● **Data shown**:
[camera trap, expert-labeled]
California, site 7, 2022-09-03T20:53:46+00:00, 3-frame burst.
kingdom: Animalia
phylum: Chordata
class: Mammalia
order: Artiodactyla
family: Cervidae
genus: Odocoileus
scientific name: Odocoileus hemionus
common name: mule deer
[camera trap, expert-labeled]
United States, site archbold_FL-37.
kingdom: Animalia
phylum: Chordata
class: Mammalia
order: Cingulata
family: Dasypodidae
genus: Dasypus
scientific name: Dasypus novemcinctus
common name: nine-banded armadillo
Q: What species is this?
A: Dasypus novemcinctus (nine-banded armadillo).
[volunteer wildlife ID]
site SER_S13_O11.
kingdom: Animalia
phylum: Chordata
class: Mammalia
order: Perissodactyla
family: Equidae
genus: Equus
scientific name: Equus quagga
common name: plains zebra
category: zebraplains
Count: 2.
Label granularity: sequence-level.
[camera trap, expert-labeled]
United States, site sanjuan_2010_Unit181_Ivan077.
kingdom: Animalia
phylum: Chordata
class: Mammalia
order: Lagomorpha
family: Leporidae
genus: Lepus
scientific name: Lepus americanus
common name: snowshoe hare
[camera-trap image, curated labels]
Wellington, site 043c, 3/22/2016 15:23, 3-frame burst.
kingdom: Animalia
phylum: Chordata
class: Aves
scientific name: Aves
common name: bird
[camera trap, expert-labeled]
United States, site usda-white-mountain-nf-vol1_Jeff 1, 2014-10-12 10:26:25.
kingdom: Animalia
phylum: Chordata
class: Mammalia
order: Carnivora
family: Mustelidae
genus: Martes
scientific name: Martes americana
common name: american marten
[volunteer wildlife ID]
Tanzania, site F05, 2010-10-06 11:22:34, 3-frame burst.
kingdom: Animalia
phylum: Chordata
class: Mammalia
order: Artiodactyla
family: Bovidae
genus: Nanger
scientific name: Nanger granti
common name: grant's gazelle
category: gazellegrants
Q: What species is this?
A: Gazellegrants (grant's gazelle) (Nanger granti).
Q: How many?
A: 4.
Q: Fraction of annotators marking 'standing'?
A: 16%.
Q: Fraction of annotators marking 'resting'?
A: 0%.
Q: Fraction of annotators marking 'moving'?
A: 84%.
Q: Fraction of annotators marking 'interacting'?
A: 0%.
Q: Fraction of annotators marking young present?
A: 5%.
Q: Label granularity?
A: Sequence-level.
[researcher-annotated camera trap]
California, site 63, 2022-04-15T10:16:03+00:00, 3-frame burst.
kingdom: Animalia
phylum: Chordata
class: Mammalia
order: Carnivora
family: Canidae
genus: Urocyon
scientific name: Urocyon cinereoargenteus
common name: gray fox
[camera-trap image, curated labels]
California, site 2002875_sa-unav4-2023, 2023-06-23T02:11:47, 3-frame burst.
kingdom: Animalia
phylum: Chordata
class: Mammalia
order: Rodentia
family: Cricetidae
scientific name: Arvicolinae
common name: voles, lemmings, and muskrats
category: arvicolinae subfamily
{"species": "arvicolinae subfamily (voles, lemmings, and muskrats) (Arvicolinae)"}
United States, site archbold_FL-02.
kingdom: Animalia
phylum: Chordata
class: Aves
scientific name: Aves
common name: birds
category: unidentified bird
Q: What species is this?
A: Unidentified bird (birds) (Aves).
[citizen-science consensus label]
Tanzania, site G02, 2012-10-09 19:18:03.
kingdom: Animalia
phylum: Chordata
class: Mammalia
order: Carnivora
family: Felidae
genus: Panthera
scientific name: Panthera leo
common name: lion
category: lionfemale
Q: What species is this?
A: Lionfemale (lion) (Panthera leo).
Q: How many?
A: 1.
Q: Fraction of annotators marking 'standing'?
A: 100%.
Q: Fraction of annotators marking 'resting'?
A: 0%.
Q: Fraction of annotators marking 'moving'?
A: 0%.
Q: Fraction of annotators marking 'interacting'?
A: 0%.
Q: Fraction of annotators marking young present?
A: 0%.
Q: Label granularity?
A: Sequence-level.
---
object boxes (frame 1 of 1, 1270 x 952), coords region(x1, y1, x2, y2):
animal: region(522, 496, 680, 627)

● **To do**: Please repeat the material in full, keeping it exact.

● **Finished exercise**:
[camera trap, expert-labeled]
California, site 7, 2022-09-03T20:53:46+00:00, 3-frame burst.
kingdom: Animalia
phylum: Chordata
class: Mammalia
order: Artiodactyla
family: Cervidae
genus: Odocoileus
scientific name: Odocoileus hemionus
common name: mule deer
[camera trap, expert-labeled]
United States, site archbold_FL-37.
kingdom: Animalia
phylum: Chordata
class: Mammalia
order: Cingulata
family: Dasypodidae
genus: Dasypus
scientific name: Dasypus novemcinctus
common name: nine-banded armadillo
Q: What species is this?
A: Dasypus novemcinctus (nine-banded armadillo).
[volunteer wildlife ID]
site SER_S13_O11.
kingdom: Animalia
phylum: Chordata
class: Mammalia
order: Perissodactyla
family: Equidae
genus: Equus
scientific name: Equus quagga
common name: plains zebra
category: zebraplains
Count: 2.
Label granularity: sequence-level.
[camera trap, expert-labeled]
United States, site sanjuan_2010_Unit181_Ivan077.
kingdom: Animalia
phylum: Chordata
class: Mammalia
order: Lagomorpha
family: Leporidae
genus: Lepus
scientific name: Lepus americanus
common name: snowshoe hare
[camera-trap image, curated labels]
Wellington, site 043c, 3/22/2016 15:23, 3-frame burst.
kingdom: Animalia
phylum: Chordata
class: Aves
scientific name: Aves
common name: bird
[camera trap, expert-labeled]
United States, site usda-white-mountain-nf-vol1_Jeff 1, 2014-10-12 10:26:25.
kingdom: Animalia
phylum: Chordata
class: Mammalia
order: Carnivora
family: Mustelidae
genus: Martes
scientific name: Martes americana
common name: american marten
[volunteer wildlife ID]
Tanzania, site F05, 2010-10-06 11:22:34, 3-frame burst.
kingdom: Animalia
phylum: Chordata
class: Mammalia
order: Artiodactyla
family: Bovidae
genus: Nanger
scientific name: Nanger granti
common name: grant's gazelle
category: gazellegrants
Q: What species is this?
A: Gazellegrants (grant's gazelle) (Nanger granti).
Q: How many?
A: 4.
Q: Fraction of annotators marking 'standing'?
A: 16%.
Q: Fraction of annotators marking 'resting'?
A: 0%.
Q: Fraction of annotators marking 'moving'?
A: 84%.
Q: Fraction of annotators marking 'interacting'?
A: 0%.
Q: Fraction of annotators marking young present?
A: 5%.
Q: Label granularity?
A: Sequence-level.
[researcher-annotated camera trap]
California, site 63, 2022-04-15T10:16:03+00:00, 3-frame burst.
kingdom: Animalia
phylum: Chordata
class: Mammalia
order: Carnivora
family: Canidae
genus: Urocyon
scientific name: Urocyon cinereoargenteus
common name: gray fox
[camera-trap image, curated labels]
California, site 2002875_sa-unav4-2023, 2023-06-23T02:11:47, 3-frame burst.
kingdom: Animalia
phylum: Chordata
class: Mammalia
order: Rodentia
family: Cricetidae
scientific name: Arvicolinae
common name: voles, lemmings, and muskrats
category: arvicolinae subfamily
{"species": "arvicolinae subfamily (voles, lemmings, and muskrats) (Arvicolinae)"}
United States, site archbold_FL-02.
kingdom: Animalia
phylum: Chordata
class: Aves
scientific name: Aves
common name: birds
category: unidentified bird
Q: What species is this?
A: Unidentified bird (birds) (Aves).
[citizen-science consensus label]
Tanzania, site G02, 2012-10-09 19:18:03.
kingdom: Animalia
phylum: Chordata
class: Mammalia
order: Carnivora
family: Felidae
genus: Panthera
scientific name: Panthera leo
common name: lion
category: lionfemale
Q: What species is this?
A: Lionfemale (lion) (Panthera leo).
Q: How many?
A: 1.
Q: Fraction of annotators marking 'standing'?
A: 100%.
Q: Fraction of annotators marking 'resting'?
A: 0%.
Q: Fraction of annotators marking 'moving'?
A: 0%.
Q: Fraction of annotators marking 'interacting'?
A: 0%.
Q: Fraction of annotators marking young present?
A: 0%.
Q: Label granularity?
A: Sequence-level.
---
object boxes (frame 1 of 1, 1270 x 952), coords region(x1, y1, x2, y2):
animal: region(522, 496, 680, 627)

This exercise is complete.